■ **Passage extrait**:
= = = =
On devait y faire un film, et puis on n'a pas pu. Mais comme Garrincha devait y être pour le boulot et que la plume alerte du jeune François du Pédiluve (qui défendait naguère une certaine idée du Canada sur ces mêmes pages) était également du voyage, on s'est dit qu'on allait quand même vous la raconter, cette 20ème Route du Rock, le festival où même les vigiles sont chouettes.


Premier jour à la Route du Rock et on apprend, soulagés, que la batterie n'est pas morte. C'est d'ailleurs elle qui insuffle le minimum syndical de vie aux poupées lookées des Dum Dum Girls. Tous les ingrédients sont pourtant là: jupes de cuir noir, bas résille et Danelectros. On se sent à la maison, on se prend même rêver à de la délinquance juvénile au couteau peigne et à des virées au drive-in. Mais les barbies rétro semblent venues pour faire de la figuration et les chansons, elles, n'existent pas. Les Dum Dum ne rebondissent guère, et même leurs déhanchés suggestifs paraissent mécaniques.
= = = =
(Enregistrements bruts)
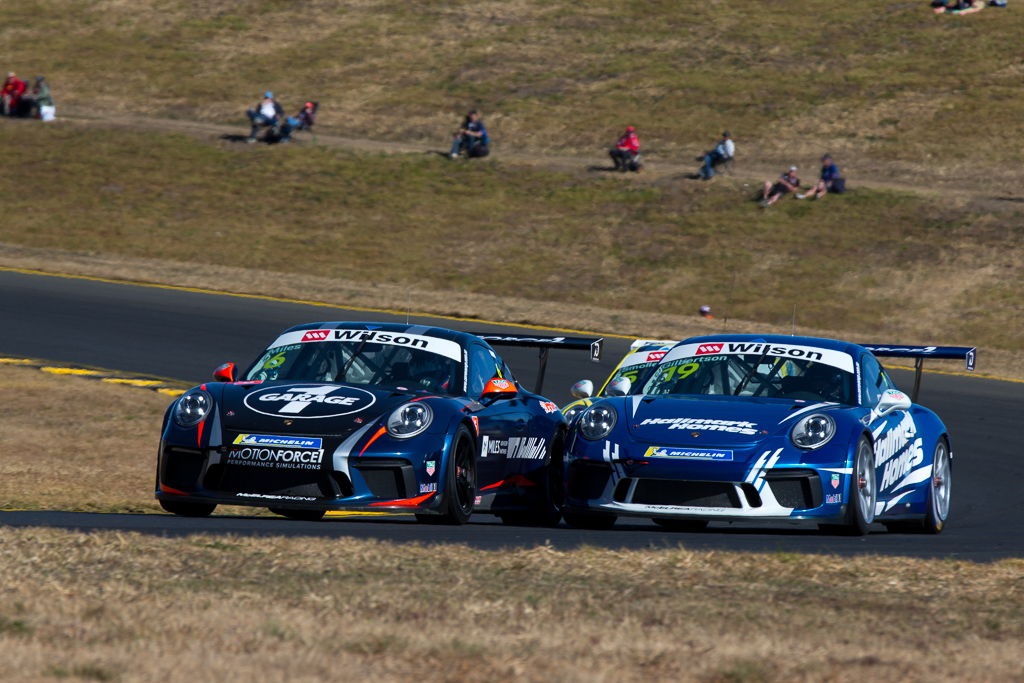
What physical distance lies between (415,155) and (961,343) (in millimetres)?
17856

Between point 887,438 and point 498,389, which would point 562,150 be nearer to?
point 498,389

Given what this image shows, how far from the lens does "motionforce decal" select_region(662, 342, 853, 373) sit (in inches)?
413

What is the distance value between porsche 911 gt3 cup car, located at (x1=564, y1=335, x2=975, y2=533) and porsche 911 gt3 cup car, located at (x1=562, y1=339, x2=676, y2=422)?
0.14 metres

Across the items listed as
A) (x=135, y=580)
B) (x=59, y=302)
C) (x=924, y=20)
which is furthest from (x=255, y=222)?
(x=135, y=580)

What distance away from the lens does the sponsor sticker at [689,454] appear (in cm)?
928

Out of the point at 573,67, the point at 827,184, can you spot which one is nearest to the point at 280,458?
the point at 827,184

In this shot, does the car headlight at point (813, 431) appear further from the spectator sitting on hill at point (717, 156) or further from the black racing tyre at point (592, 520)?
the spectator sitting on hill at point (717, 156)

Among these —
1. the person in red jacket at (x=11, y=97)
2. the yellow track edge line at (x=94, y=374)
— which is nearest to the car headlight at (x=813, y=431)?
the yellow track edge line at (x=94, y=374)

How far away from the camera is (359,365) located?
1059cm

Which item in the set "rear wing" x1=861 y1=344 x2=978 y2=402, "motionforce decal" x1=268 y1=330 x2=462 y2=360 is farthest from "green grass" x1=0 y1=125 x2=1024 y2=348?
"motionforce decal" x1=268 y1=330 x2=462 y2=360

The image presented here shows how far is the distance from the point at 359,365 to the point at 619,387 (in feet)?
5.64

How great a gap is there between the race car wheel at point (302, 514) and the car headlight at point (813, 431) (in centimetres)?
285

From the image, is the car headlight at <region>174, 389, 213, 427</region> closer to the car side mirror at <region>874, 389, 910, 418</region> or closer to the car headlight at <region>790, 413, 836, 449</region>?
the car headlight at <region>790, 413, 836, 449</region>

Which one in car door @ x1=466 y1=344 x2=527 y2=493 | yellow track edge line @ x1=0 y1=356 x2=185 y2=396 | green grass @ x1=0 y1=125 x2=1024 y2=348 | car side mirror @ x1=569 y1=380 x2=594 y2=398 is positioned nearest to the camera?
car door @ x1=466 y1=344 x2=527 y2=493
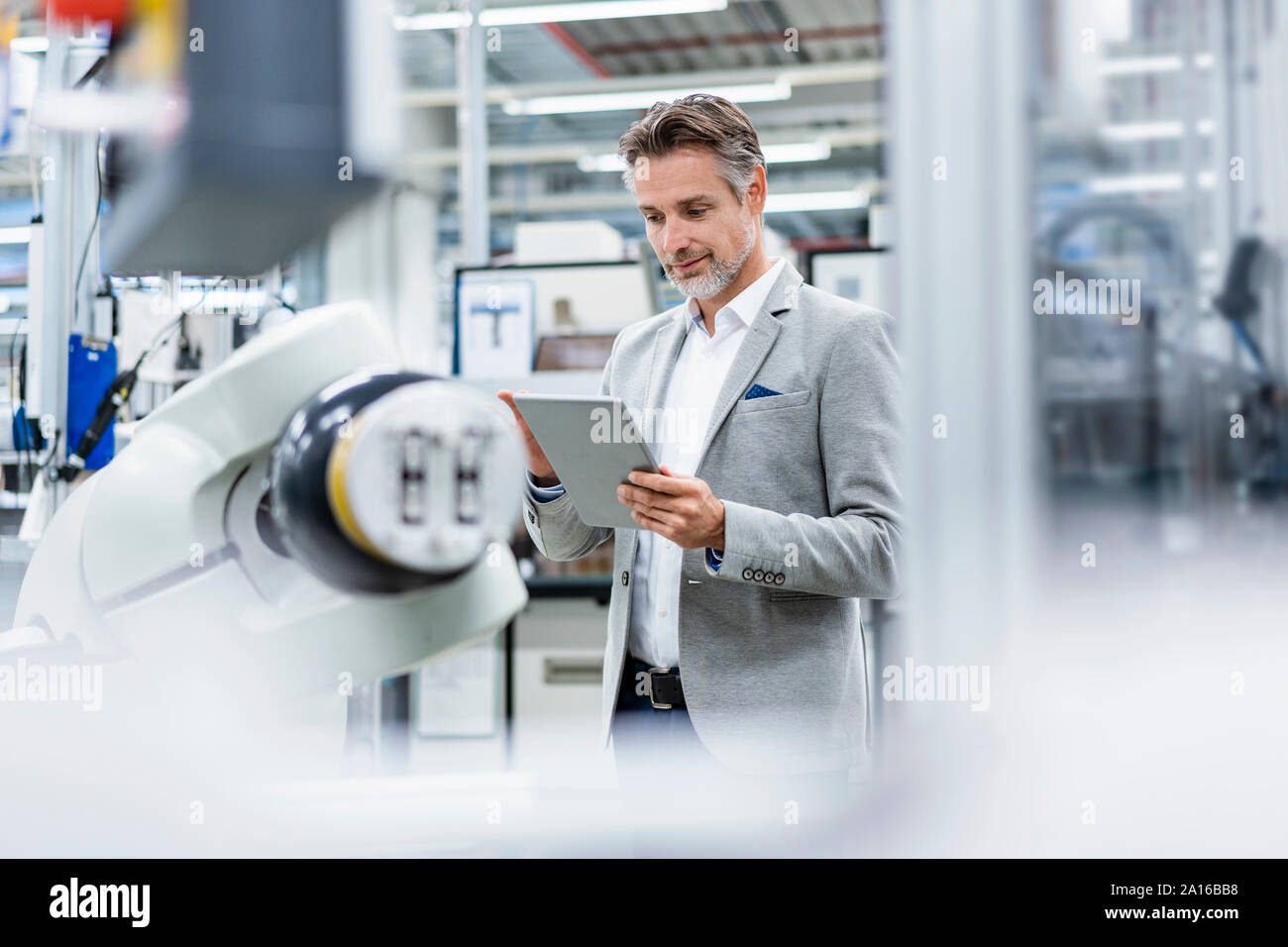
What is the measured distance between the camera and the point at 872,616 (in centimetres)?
284

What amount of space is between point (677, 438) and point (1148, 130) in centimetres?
74

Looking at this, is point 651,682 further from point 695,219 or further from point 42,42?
point 42,42

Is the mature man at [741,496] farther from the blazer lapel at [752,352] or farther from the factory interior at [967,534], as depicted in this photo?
the factory interior at [967,534]

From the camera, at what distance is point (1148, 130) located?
→ 1.32 ft

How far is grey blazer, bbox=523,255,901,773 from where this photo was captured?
985mm

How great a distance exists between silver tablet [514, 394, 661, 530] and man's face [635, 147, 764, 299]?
28 cm

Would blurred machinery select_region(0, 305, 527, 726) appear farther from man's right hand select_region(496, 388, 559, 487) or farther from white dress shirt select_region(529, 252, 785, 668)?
white dress shirt select_region(529, 252, 785, 668)

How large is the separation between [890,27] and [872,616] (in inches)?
99.7

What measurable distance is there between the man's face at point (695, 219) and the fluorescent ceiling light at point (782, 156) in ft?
22.4

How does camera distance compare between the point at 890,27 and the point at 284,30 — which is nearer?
the point at 284,30

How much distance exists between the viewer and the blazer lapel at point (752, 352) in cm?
104

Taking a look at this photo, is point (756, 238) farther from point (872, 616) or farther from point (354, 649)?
point (872, 616)

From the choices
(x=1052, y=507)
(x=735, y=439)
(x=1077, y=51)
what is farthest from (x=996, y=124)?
(x=735, y=439)
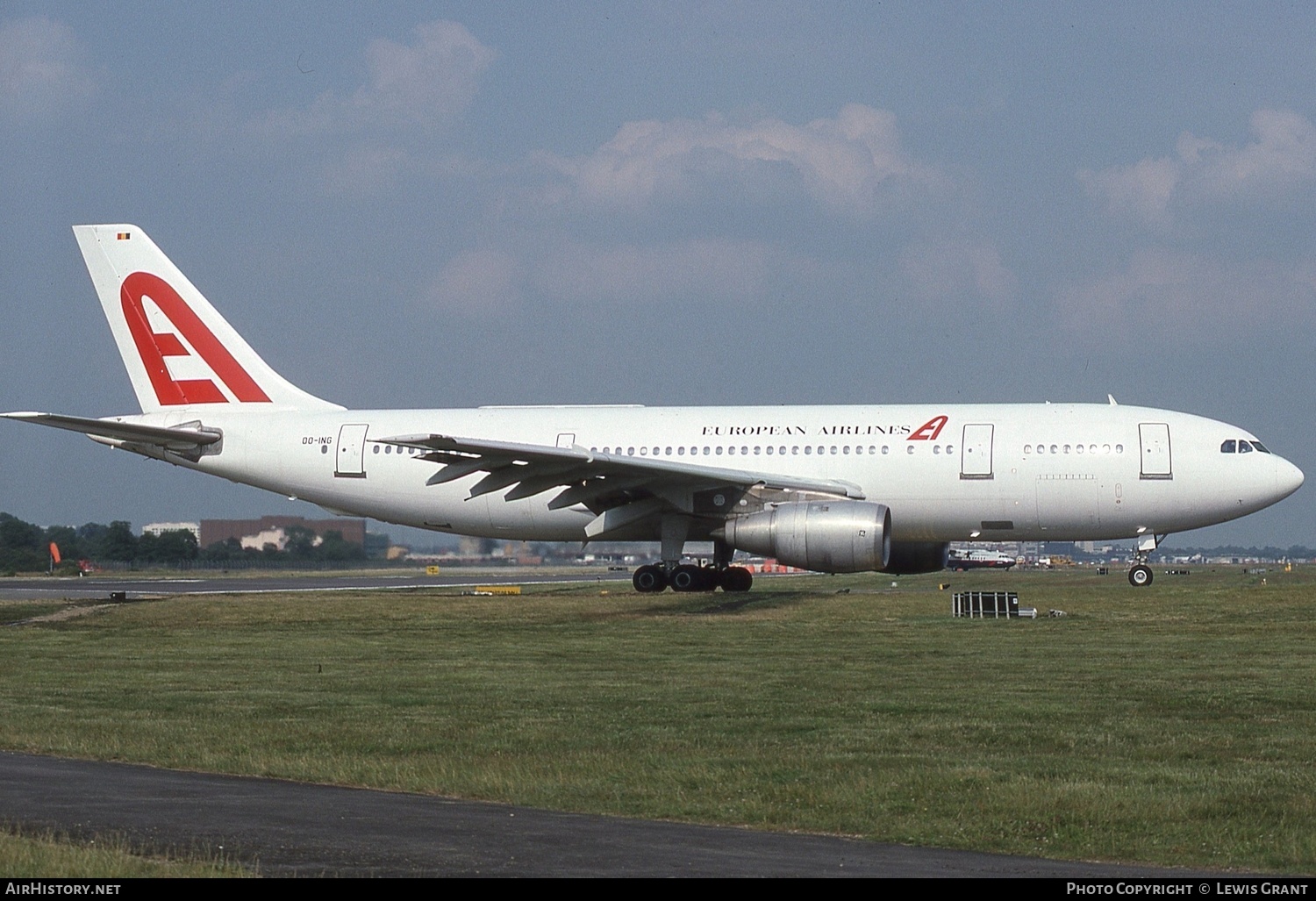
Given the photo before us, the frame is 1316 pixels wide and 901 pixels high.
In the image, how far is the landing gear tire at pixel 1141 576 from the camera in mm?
34938

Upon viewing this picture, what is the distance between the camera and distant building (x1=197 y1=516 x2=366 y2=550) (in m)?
72.8

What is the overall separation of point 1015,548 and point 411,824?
13982 cm

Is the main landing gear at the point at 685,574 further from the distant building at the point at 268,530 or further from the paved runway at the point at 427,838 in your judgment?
the distant building at the point at 268,530

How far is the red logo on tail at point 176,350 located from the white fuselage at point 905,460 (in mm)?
1273

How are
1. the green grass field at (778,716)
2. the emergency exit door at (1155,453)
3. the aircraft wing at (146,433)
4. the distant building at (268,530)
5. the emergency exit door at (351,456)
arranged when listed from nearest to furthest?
1. the green grass field at (778,716)
2. the emergency exit door at (1155,453)
3. the aircraft wing at (146,433)
4. the emergency exit door at (351,456)
5. the distant building at (268,530)

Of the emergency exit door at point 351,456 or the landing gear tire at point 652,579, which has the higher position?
the emergency exit door at point 351,456

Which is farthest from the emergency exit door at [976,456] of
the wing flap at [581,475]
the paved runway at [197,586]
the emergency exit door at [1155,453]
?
the paved runway at [197,586]

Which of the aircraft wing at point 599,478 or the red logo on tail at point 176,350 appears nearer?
the aircraft wing at point 599,478

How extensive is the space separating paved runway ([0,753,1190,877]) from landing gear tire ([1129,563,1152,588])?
26632 millimetres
= = = =
■ **Travail demandé**:
**1.** Pouvez-vous répéter tel quel le passage extrait sur la Route du Rock, depuis « On devait y » jusqu'à « vigiles sont chouettes. » inclus ?
**2.** Combien de lignes des enregistrements contiennent la chaîne « lens » ? Indiquez seulement le nombre.

■ **Résultats attendus**:
**1.**
On devait y faire un film, et puis on n'a pas pu. Mais comme Garrincha devait y être pour le boulot et que la plume alerte du jeune François du Pédiluve (qui défendait naguère une certaine idée du Canada sur ces mêmes pages) était également du voyage, on s'est dit qu'on allait quand même vous la raconter, cette 20ème Route du Rock, le festival où même les vigiles sont chouettes.

**2.** 2